Please write out the records exactly.

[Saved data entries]
Content starts

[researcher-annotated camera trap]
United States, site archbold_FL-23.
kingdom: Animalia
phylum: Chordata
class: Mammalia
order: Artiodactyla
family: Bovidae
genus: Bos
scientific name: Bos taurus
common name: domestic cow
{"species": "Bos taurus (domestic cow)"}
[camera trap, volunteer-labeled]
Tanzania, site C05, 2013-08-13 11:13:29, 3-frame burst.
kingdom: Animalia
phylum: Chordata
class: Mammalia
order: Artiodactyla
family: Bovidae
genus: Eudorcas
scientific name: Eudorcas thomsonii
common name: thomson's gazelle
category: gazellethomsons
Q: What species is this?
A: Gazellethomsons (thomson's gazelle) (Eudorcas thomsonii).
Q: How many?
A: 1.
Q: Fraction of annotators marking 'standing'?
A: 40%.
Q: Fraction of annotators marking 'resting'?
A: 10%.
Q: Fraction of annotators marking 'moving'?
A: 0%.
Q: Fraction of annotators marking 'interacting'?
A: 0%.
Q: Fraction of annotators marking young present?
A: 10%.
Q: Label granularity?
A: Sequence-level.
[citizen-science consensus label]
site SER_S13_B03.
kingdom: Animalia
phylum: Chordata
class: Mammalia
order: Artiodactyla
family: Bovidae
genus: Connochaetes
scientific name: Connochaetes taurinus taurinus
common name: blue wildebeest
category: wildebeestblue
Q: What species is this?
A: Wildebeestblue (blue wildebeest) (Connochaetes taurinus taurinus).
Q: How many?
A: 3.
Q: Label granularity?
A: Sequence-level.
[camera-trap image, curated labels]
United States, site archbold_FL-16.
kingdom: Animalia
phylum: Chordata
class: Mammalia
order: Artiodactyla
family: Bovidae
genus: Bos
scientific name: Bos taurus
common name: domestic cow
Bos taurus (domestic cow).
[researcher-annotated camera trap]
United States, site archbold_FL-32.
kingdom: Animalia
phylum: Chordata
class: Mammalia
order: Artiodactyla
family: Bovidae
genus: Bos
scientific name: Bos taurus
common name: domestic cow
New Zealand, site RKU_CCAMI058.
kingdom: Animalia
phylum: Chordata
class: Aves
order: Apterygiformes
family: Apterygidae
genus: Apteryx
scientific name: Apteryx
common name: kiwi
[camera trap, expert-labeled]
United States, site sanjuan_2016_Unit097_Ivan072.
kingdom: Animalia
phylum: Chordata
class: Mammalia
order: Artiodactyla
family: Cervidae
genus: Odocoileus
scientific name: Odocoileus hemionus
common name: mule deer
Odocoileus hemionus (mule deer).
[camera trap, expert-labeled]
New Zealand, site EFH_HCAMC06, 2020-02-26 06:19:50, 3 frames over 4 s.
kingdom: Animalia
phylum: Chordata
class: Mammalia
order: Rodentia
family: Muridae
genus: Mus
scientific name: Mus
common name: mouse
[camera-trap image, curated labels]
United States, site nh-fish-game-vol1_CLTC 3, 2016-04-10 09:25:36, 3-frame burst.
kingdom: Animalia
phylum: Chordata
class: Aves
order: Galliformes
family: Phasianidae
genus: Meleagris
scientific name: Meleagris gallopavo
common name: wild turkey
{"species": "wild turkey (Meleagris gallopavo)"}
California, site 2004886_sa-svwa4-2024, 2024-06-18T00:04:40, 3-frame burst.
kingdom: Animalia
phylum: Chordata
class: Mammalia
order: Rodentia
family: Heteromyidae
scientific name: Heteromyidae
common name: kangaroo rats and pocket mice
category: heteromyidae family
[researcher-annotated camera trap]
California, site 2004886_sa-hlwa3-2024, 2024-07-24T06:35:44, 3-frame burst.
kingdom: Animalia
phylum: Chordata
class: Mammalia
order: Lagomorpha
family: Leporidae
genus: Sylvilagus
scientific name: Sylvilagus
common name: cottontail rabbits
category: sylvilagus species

Content ends

§ **ANSWER AREA**
[researcher-annotated camera trap]
United States, site archbold_FL-23.
kingdom: Animalia
phylum: Chordata
class: Mammalia
order: Artiodactyla
family: Bovidae
genus: Bos
scientific name: Bos taurus
common name: domestic cow
{"species": "Bos taurus (domestic cow)"}
[camera trap, volunteer-labeled]
Tanzania, site C05, 2013-08-13 11:13:29, 3-frame burst.
kingdom: Animalia
phylum: Chordata
class: Mammalia
order: Artiodactyla
family: Bovidae
genus: Eudorcas
scientific name: Eudorcas thomsonii
common name: thomson's gazelle
category: gazellethomsons
Q: What species is this?
A: Gazellethomsons (thomson's gazelle) (Eudorcas thomsonii).
Q: How many?
A: 1.
Q: Fraction of annotators marking 'standing'?
A: 40%.
Q: Fraction of annotators marking 'resting'?
A: 10%.
Q: Fraction of annotators marking 'moving'?
A: 0%.
Q: Fraction of annotators marking 'interacting'?
A: 0%.
Q: Fraction of annotators marking young present?
A: 10%.
Q: Label granularity?
A: Sequence-level.
[citizen-science consensus label]
site SER_S13_B03.
kingdom: Animalia
phylum: Chordata
class: Mammalia
order: Artiodactyla
family: Bovidae
genus: Connochaetes
scientific name: Connochaetes taurinus taurinus
common name: blue wildebeest
category: wildebeestblue
Q: What species is this?
A: Wildebeestblue (blue wildebeest) (Connochaetes taurinus taurinus).
Q: How many?
A: 3.
Q: Label granularity?
A: Sequence-level.
[camera-trap image, curated labels]
United States, site archbold_FL-16.
kingdom: Animalia
phylum: Chordata
class: Mammalia
order: Artiodactyla
family: Bovidae
genus: Bos
scientific name: Bos taurus
common name: domestic cow
Bos taurus (domestic cow).
[researcher-annotated camera trap]
United States, site archbold_FL-32.
kingdom: Animalia
phylum: Chordata
class: Mammalia
order: Artiodactyla
family: Bovidae
genus: Bos
scientific name: Bos taurus
common name: domestic cow
New Zealand, site RKU_CCAMI058.
kingdom: Animalia
phylum: Chordata
class: Aves
order: Apterygiformes
family: Apterygidae
genus: Apteryx
scientific name: Apteryx
common name: kiwi
[camera trap, expert-labeled]
United States, site sanjuan_2016_Unit097_Ivan072.
kingdom: Animalia
phylum: Chordata
class: Mammalia
order: Artiodactyla
family: Cervidae
genus: Odocoileus
scientific name: Odocoileus hemionus
common name: mule deer
Odocoileus hemionus (mule deer).
[camera trap, expert-labeled]
New Zealand, site EFH_HCAMC06, 2020-02-26 06:19:50, 3 frames over 4 s.
kingdom: Animalia
phylum: Chordata
class: Mammalia
order: Rodentia
family: Muridae
genus: Mus
scientific name: Mus
common name: mouse
[camera-trap image, curated labels]
United States, site nh-fish-game-vol1_CLTC 3, 2016-04-10 09:25:36, 3-frame burst.
kingdom: Animalia
phylum: Chordata
class: Aves
order: Galliformes
family: Phasianidae
genus: Meleagris
scientific name: Meleagris gallopavo
common name: wild turkey
{"species": "wild turkey (Meleagris gallopavo)"}
California, site 2004886_sa-svwa4-2024, 2024-06-18T00:04:40, 3-frame burst.
kingdom: Animalia
phylum: Chordata
class: Mammalia
order: Rodentia
family: Heteromyidae
scientific name: Heteromyidae
common name: kangaroo rats and pocket mice
category: heteromyidae family
[researcher-annotated camera trap]
California, site 2004886_sa-hlwa3-2024, 2024-07-24T06:35:44, 3-frame burst.
kingdom: Animalia
phylum: Chordata
class: Mammalia
order: Lagomorpha
family: Leporidae
genus: Sylvilagus
scientific name: Sylvilagus
common name: cottontail rabbits
category: sylvilagus species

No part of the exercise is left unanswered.